## [TASK ITEM]
Write out again, please, the records below from the first line to the line holding "The top groove", inclusive, and nothing else.

Items from a data source:
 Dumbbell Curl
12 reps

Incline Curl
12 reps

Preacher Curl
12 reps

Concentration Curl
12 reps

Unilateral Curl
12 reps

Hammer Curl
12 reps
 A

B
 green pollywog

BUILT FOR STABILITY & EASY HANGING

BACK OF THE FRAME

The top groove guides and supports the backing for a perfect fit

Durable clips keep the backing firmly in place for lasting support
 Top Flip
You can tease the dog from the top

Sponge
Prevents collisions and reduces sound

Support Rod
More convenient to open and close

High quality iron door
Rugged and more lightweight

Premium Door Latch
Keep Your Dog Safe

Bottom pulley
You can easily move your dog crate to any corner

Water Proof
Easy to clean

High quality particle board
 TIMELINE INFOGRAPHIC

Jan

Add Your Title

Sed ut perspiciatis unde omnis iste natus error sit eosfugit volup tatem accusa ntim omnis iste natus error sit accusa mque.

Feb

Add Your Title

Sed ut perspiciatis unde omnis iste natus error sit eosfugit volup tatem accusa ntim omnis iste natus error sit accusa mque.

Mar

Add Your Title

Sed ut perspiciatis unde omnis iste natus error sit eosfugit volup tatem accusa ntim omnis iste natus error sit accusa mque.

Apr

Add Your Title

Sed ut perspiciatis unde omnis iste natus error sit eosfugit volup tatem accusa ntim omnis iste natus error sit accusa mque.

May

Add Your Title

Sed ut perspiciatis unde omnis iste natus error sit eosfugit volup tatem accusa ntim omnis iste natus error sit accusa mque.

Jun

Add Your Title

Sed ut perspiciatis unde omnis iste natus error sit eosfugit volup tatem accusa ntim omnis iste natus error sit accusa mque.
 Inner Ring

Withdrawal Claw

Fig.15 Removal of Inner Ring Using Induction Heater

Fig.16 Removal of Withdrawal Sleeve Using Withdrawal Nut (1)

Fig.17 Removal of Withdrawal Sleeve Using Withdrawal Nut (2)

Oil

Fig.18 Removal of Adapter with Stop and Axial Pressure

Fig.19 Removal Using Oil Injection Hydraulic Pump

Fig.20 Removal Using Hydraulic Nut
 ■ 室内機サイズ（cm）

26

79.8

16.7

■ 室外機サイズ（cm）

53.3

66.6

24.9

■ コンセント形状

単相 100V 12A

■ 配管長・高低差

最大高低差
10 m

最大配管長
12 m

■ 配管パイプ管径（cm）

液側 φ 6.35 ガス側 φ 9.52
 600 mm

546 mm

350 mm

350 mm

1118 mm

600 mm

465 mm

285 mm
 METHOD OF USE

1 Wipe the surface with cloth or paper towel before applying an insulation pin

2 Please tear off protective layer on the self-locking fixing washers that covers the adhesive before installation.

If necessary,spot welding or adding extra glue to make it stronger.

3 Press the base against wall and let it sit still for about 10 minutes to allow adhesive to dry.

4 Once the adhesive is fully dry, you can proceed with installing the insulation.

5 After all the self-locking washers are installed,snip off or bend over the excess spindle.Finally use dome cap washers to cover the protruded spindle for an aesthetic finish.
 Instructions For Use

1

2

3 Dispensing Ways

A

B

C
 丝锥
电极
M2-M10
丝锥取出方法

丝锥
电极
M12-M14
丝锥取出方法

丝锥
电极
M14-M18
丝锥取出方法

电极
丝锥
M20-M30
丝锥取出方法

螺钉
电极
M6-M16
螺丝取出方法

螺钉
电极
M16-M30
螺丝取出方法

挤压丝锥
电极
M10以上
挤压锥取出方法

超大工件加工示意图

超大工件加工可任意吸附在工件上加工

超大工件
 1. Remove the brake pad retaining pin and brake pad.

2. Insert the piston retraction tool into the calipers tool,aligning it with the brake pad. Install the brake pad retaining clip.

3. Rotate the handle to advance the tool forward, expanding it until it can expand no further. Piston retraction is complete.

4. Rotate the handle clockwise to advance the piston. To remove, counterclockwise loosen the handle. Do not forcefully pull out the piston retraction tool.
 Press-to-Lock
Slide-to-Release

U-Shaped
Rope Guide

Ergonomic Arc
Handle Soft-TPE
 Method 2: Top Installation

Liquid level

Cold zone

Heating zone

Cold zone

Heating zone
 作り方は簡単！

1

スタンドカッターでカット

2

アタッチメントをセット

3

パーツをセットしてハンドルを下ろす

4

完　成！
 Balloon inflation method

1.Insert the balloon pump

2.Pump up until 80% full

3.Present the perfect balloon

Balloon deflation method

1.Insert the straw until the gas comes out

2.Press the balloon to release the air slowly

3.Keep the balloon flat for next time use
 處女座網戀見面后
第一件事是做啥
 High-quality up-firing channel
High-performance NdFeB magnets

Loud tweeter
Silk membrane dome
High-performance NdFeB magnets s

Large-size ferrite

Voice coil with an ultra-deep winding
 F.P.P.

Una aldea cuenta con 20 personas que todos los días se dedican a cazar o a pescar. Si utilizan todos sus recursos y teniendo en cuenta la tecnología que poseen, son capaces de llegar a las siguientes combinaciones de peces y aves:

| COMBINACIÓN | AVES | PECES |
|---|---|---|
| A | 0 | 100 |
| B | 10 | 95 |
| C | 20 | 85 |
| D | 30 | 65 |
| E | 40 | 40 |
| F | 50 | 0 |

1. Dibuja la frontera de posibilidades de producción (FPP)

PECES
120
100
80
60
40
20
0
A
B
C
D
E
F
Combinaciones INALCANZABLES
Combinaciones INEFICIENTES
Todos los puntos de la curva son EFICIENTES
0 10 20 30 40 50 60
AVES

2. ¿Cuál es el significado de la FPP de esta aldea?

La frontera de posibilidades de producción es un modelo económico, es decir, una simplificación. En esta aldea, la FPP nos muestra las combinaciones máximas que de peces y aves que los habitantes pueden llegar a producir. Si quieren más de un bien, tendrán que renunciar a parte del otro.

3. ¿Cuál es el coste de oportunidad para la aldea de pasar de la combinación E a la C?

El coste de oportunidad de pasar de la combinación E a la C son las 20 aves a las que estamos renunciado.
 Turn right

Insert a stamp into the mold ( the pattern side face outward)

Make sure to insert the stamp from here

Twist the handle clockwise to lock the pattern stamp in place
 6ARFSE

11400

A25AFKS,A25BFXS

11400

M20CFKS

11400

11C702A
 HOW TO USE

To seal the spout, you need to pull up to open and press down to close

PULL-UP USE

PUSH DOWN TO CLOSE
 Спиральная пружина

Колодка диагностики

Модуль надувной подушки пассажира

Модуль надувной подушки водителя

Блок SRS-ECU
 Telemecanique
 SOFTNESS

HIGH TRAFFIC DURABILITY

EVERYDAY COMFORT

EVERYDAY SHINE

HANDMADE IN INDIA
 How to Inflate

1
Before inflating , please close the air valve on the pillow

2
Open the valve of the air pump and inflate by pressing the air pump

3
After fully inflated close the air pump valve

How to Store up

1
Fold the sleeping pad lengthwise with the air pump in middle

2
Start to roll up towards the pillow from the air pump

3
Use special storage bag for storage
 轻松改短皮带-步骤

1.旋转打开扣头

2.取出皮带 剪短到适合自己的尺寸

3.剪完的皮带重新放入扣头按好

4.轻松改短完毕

## [ANSWER BOX]
 Dumbbell Curl
12 reps

Incline Curl
12 reps

Preacher Curl
12 reps

Concentration Curl
12 reps

Unilateral Curl
12 reps

Hammer Curl
12 reps
 A

B
 green pollywog

BUILT FOR STABILITY & EASY HANGING

BACK OF THE FRAME

The top groove guides and supports the backing for a perfect fit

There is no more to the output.